I apologize for misnumbering some of the previous novels. Dead Water is the eighth not the ninth novel in Barbara Hambly’s Benjamin January series.
In Dead and Buried, the ninth novel in the series, Hambly inserts a disclaimer of sorts at the end of the book: “It is not the purpose of this novel to explore the origins and ramifications—political, social, and psychological—of race-based chattel slavery in the United States, nor the entangled and tragic system of prejudice and laws that made up the one-drop rule….” Though she doesn’t explore the origins of the rule, she certainly explores the social ramifications it had on individuals and families, and, as a good storyteller should, does so in an entertaining way. To say more about the theme of Dead and Buried might spoil your enjoyment, so I will not discuss the theme, except to say that Hambly handles it very well.
The attendants at the funeral of Rameses Ramilles, a fellow musician of Benjamin January’s, are horrified when the pall bearers drop the coffin and out falls the body of a white man. Hannibal Sefton, another fellow musician, recognizes the dead man as Patrick Derryhick, a friend from his youthful, carefree days in England.
Benjamin helps arrange a party to search for Ramilles’s body because the police will not search the swamp for "A black man's corpse, particularly after a week or two in the river….” Seeing how the body of his friend upset Hannibal and wanting to know how Ramilles’s body was removed from the coffin and replaced with Derryhick’s body, Benjamin, with approval of police investigator Lieutenant Abishag Shaw of the New Orleans City Guards, helps with the investigation.
It doesn’t take long for them to learn that Derryhick was with a party of Englishmen who came to New Orleans so the youngest, Germinus Stuart, the 12th Viscount Foxford, could pursue the French Creole beauty, Isobel Deschamps, whom he had met in Paris.
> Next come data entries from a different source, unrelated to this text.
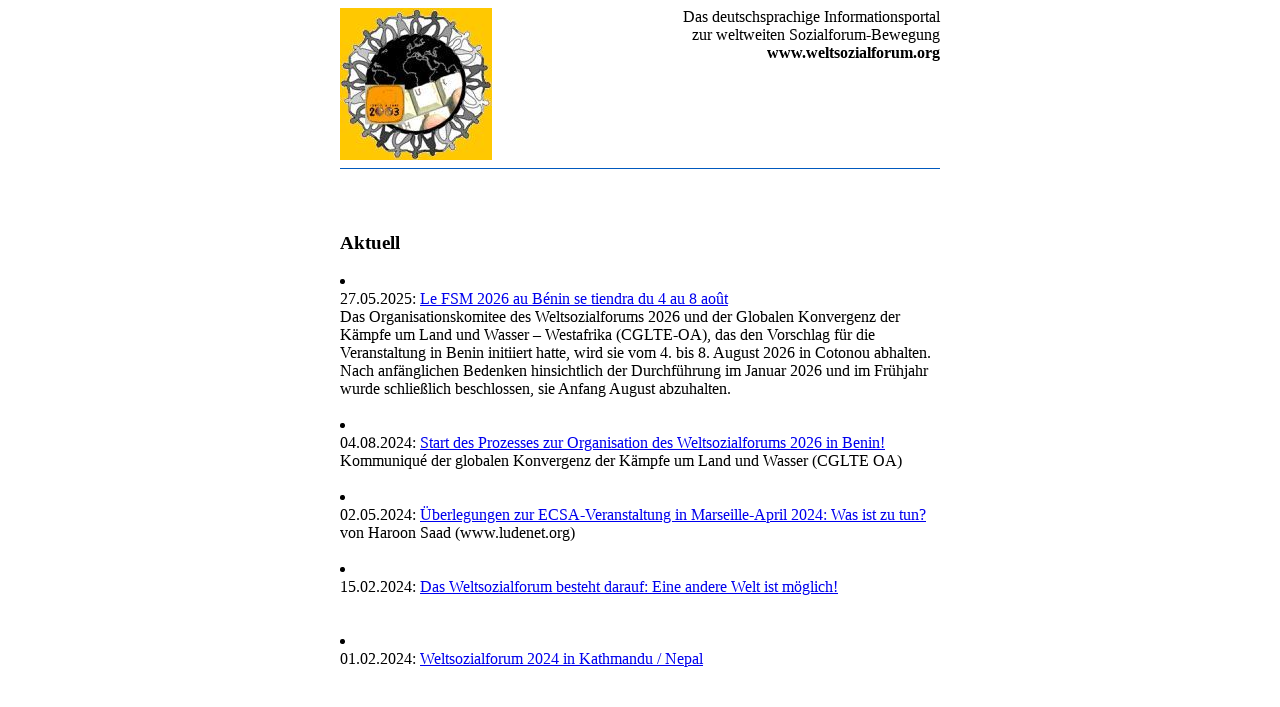

--- FILE ---
content_type: text/html
request_url: https://weltsozialforum.org/meldungen/print.html
body_size: 1546
content:
<!DOCTYPE HTML PUBLIC "-//W3C//DTD HTML 4.0 Transitional//EN">



<html>
<head>
<title>Aktuell</title>
<link rel="stylesheet" href="http://weltsozialforum.org/style.html" type="text/css">
</head>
The other two members of the party are his uncle Diogenes and the business manager of the Stuart estate, Caius Droudge.
The plot turns on the romance between the young lovers, Isobel and Germinus, and involves labyrinthine family secrets of both. They met in Paris while Isobel was visiting relatives and Germinus was vacationing. Something happened that caused Isobel to flee Paris and return to New Orleans. Soon after her return, she leaves the city for Natchitoches Parish.
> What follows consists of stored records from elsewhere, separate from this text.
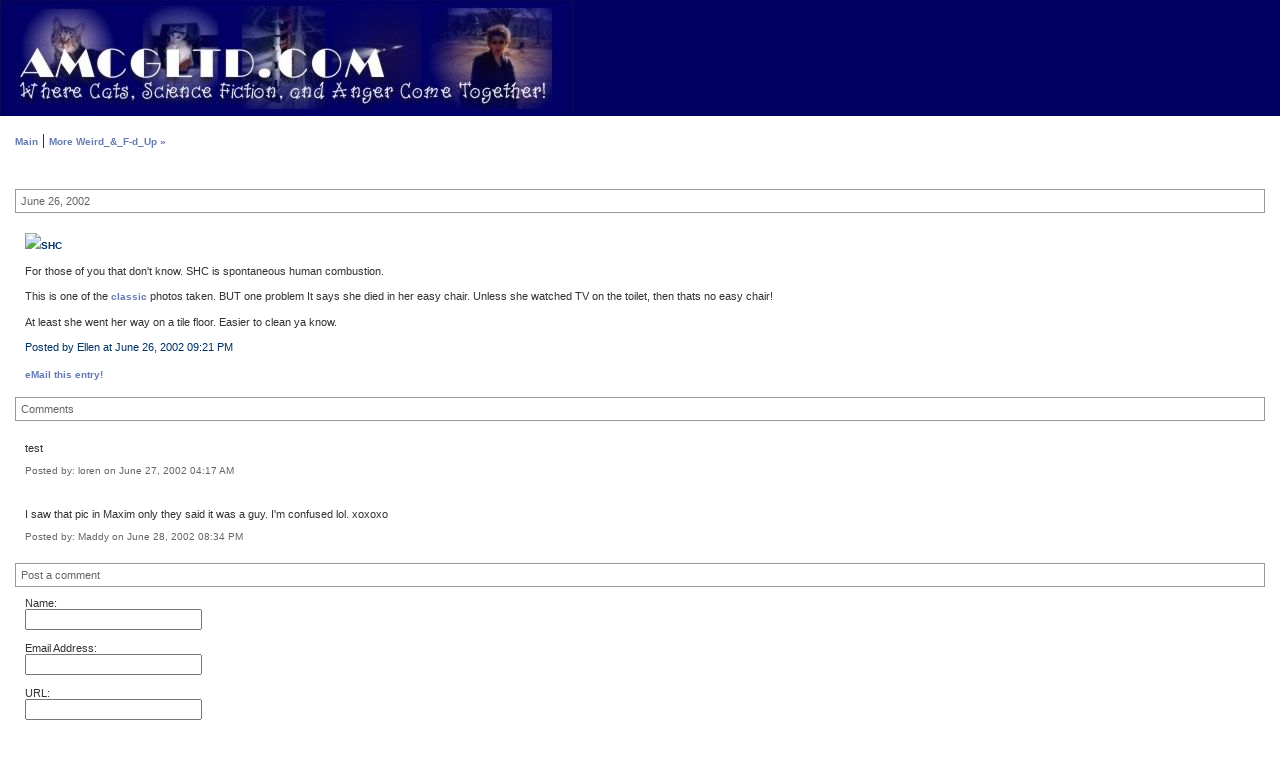

--- FILE ---
content_type: text/html
request_url: http://www.amcgltd.com/archives/000443.html
body_size: 2141
content:
<!DOCTYPE html PUBLIC "-//W3C//DTD XHTML 1.0 Transitional//EN" "DTD/xhtml1-transitional.dtd">

<html>
<head>
<meta http-equiv="Content-Type" content="text/html; charset=iso-8859-1" />

<title>amcgltd: SHC</title>

<link rel="stylesheet" href="http://www.amcgltd.com//styles-site.css" type="text/css" />

<script type="text/javascript" language="javascript">
<!--

var HOST = 'www.amcgltd.com';

// Copyright (c) 1996-1997 Athenia Associates.
// http://www.webreference.com/js/
// License is granted if and only if this entire
// copyright notice is included. By Tomer Shiran.

function setCookie (name, value, expires, path, domain, secure) {
    var curCookie = name + "=" + escape(value) + ((expires) ? "; expires=" + expires.toGMTString() : "") + ((path) ? "; path=" + path : "") + ((domain) ? "; domain=" + domain : "") + ((secure) ? "; secure" : "");
    document.cookie = curCookie;
}

function getCookie (name) {
    var prefix = name + '=';
    var c = document.cookie;
    var nullstring = '';
    var cookieStartIndex = c.indexOf(prefix);
    if (cookieStartIndex == -1)
        return nullstring;
    var cookieEndIndex = c.indexOf(";", cookieStartIndex + prefix.length);
    if (cookieEndIndex == -1)
        cookieEndIndex = c.length;
    return unescape(c.substring(cookieStartIndex + prefix.length, cookieEndIndex));
}

function deleteCookie (name, path, domain) {
    if (getCookie(name))
        document.cookie = name + "=" + ((path) ? "; path=" + path : "") + ((domain) ? "; domain=" + domain : "") + "; expires=Thu, 01-Jan-70 00:00:01 GMT";
}

function fixDate (date) {
    var base = new Date(0);
    var skew = base.getTime();
    if (skew > 0)
        date.setTime(date.getTime() - skew);
}

function rememberMe (f) {
    var now = new Date();
    fixDate(now);
    now.setTime(now.getTime() + 365 * 24 * 60 * 60 * 1000);
    setCookie('mtcmtauth', f.author.value, now, '', HOST, '');
    setCookie('mtcmtmail', f.email.value, now, '', HOST, '');
    setCookie('mtcmthome', f.url.value, now, '', HOST, '');
}

function forgetMe (f) {
    deleteCookie('mtcmtmail', '', HOST);
    deleteCookie('mtcmthome', '', HOST);
    deleteCookie('mtcmtauth', '', HOST);
    f.email.value = '';
    f.author.value = '';
    f.url.value = '';
}


function SendEntry (c) {
  window.open(c,
     'sendentry',
     'height=430, width=380,scrollbars=no,status=yes');
}


//-->
</script>

</head>

<body>

<TABLE border="0" cellspacing="0" cellpadding="0" width="100%">
	<TR>
    	<TD width="100%" background="../blupix.gif">
		<div id="banner">
			<img src="http://www.amcgltd.com/banner3.jpg"><BR>
			
		</div>
		</TD>
		
	</TR>
</TABLE>

<div class="container">

<div class="blog">

<div id="menu">
<a href="http://www.amcgltd.com/">Main</a>

| <a href="http://www.amcgltd.com/archives/cat_weird__fd_up.html">More Weird_&_F-d_Up &raquo;</a>

</div>

</div>


<div class="blog">

<div class="date">June 26, 2002</div>	

<div class="blogbody">

<IMG src="http://www.amcgltd.com/images/icons/Weird_&_F-d_Up.jpg"><span class="title">SHC</span>

<div class="essaypretext">
<p>
For those of you that don't know. SHC is spontaneous human combustion. 
<p>
This is one of the <a href="http://paranormal.about.com/library/blclassic_shc.htm">classic</a> photos taken. BUT one problem It says she died in her easy chair.  Unless she watched TV on the toilet, then thats no easy chair!
<p> 
At least she went her way on a tile floor. Easier to clean ya know.
<a name="more"></a>

</div>

<span class="posted">Posted by Ellen at June 26, 2002 09:21 PM<br /></span>
<BR />
<a href="javascript:SendEntry('http://www.amcgltd.com/mt/mt-popupemail.cgi?entry_id=443')">eMail this entry!</a>
<br />

</div>



<div class="comments-head"><a name="comments"></a>Comments</div>

<div class="comments-body">
<p>test</p>
<span class="comments-post">Posted by: loren on June 27, 2002 04:17 AM</span>
</div>
<div class="comments-body">
<p>I saw that pic in Maxim only they said it was a guy. I'm confused lol.  xoxoxo</p>
<span class="comments-post">Posted by: Maddy on June 28, 2002 08:34 PM</span>
</div>


<div class="comments-head">Post a comment</div>

<div class="comments-body">
<form method="post" action="http://www.amcgltd.com/mt/mt-hortense.cgi" name="comments_form" onsubmit="if (this.bakecookie.checked) rememberMe(this)">
<input type="hidden" name="static" value="1" />
<input type="hidden" name="entry_id" value="443" />

Name:<br />
<input name="author" /><br /><br />

Email Address:<br />
<input name="email" /><br /><br />

URL:<br />
<input name="url" /><br /><br />

Comments:<br />
<textarea name="text" rows="10" cols="50"></textarea><br /><br />

<input type="checkbox" name="bakecookie" />Remember info?<br /><br />

<input type="submit" name="preview" value="&nbsp;PREVIEW&nbsp;" />
<input type="submit" name="post" value="&nbsp;POST&nbsp;" /><br /><br />

<input type="button" onclick="forgetMe(this.form)" value="FORGET PERSONAL INFORMATION" />
</form>

<script type="text/javascript" language="javascript">
<!--
document.comments_form.email.value = getCookie("mtcmtmail");
document.comments_form.author.value = getCookie("mtcmtauth");
document.comments_form.url.value = getCookie("mtcmthome");
//-->
</script>


</div>
</div>
</div>

</body>
</html>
After items belonging to Derryhick are found in his hotel room, Germinus is arrested and charged with the murder. He refuses to admit he knows Isobel and to say where he was when Derryhick was killed. For Benjamin, the answer to Germinus’s silence lies upriver in Natchitoches Parish, in the St. John Chapel in Cloutieville. So, once again we follow him into danger of being captured and sold into slavery as he travels without either of his safety valves, Hannibal or Shaw. He is sure that what he finds will also provide the motive for the murder of Derryhick, which will lead to the murderer.
In the subplot, Benjamin suspects Martin Quennell, brother of the funeral direct, of embezzling money from the Faurbourg Treme Free Colored Militia and Burial Society of which Benjamin is a board member and Martin the bookkeeper. Martin also may have information about a quarrel between Derryhick and another man before Derryhick was murdered. But before Hannibal can get the information out of him, Martin is killed.
No Benjamin January novel would be complete without Ben’s Catholic belief coming up against his skepticism. He often relies on folk characters to ease his fears. So it is with "Compair Lapin" or Brer Rabbit, the trickster whom he calls upon when he wants to escape danger from white planters or thugs.
Hambly hits two discordant notes in this otherwise neatly plotted mystery. In the funeral scene, Hambly tells us nothing about Pere Eugenius, the only other white man present, and doesn’t mention him again.
The ingenious method the villain uses to replace Ramilles’s body with Derryhick’s stretches plausibility but the novel is still exciting.